Shipping Container

Optimizing Gas Concentrations for Freshness During Transport

Freshness is crucial when it comes to delivering vegetables and fruits from harvest to consumers. This is because these products are alive and still breathing. Respiration breaks down accumulated sugars and organic compounds into water and carbon dioxide, affecting the taste and nutritional content. Maintaining freshness during transport involves suppressing the respiration of vegetables and fruits.
There are several methods to reduce respiration. One approach is lowering the storage temperature. Transportation of vegetables and fruits is usually under refrigeration. It’s because as temperature decreases, respiration rates slow down. Another method involves creating low oxygen and high carbon dioxide concentrations within the storage space. When there is ample oxygen, vegetables and fruits undergo aerobic respiration. By reducing oxygen levels, respiration can be restrained. However, if oxygen levels drop too low, anaerobic respiration occurs, leading to the production of undesirable odor-causing substances. This compromises flavor and quality. In essence, maintaining optimal oxygen and carbon dioxide concentrations is essential during transport.

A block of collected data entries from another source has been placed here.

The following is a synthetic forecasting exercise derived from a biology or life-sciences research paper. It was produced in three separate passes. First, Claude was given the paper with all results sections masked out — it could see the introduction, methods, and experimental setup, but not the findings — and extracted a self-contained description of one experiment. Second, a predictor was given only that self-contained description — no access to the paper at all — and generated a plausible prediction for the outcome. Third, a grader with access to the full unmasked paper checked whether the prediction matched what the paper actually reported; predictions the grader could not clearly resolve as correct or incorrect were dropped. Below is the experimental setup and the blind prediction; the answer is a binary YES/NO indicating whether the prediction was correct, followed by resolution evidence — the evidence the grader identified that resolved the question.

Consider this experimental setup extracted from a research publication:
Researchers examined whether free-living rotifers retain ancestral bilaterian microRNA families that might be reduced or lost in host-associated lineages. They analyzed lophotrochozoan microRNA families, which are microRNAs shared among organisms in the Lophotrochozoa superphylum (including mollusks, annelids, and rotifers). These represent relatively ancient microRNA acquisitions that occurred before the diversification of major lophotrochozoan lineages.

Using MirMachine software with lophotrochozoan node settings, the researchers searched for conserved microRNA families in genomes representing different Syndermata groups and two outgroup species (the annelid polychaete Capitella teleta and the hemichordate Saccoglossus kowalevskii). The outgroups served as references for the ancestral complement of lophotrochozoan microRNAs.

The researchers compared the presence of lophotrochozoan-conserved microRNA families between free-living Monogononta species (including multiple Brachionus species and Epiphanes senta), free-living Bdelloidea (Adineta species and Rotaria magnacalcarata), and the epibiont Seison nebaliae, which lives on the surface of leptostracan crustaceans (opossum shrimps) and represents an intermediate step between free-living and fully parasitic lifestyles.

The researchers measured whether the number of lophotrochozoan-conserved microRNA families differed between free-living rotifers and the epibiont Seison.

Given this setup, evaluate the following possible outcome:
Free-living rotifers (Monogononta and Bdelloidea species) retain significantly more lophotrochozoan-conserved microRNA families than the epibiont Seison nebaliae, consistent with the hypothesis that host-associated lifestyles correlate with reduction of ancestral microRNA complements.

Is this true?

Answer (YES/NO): YES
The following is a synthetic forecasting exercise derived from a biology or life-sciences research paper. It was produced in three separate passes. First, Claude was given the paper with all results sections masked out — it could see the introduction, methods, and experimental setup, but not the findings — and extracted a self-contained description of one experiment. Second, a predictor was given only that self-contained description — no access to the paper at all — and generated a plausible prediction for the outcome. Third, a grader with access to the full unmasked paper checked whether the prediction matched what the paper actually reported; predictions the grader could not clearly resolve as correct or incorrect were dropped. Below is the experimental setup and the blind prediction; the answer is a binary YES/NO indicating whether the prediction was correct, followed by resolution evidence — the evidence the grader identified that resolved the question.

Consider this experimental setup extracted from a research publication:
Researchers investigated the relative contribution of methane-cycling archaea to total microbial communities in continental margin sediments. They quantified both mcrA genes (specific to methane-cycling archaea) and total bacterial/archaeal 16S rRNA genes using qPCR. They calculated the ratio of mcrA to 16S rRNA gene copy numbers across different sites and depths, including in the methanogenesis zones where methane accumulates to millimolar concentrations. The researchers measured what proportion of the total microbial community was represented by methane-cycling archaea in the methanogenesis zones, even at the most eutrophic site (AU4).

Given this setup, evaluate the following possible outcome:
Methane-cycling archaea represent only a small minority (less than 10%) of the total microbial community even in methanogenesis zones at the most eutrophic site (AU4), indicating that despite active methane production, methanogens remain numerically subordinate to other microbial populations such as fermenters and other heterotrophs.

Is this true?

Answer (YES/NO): YES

Historically, lime has been employed for adjusting carbon dioxide concentrations in storage facilities. Lime absorbs and removes the carbon dioxide produced by the respiration of vegetables and fruits. However, due to its transformation into calcium carbonate through the absorption of carbon dioxide, lime needs periodic replacement.
To address this challenge, a technology utilizing reusable separation membranes has been developed. NAGASEP, chosen for its superior permeability to carbon dioxide compared to atmospheric components like nitrogen and oxygen, serves as this separation membrane. NAGASEP effectively eliminates excess carbon dioxide in storage, maintaining the optimal gas concentration. Moreover, NAGASEP allows for the repeated adjustment of carbon dioxide levels during extended transportation periods. This allows for maintaining the freshness of vegetables and fruits during long-term shipping by sea, ensuring they reach consumers in good condition.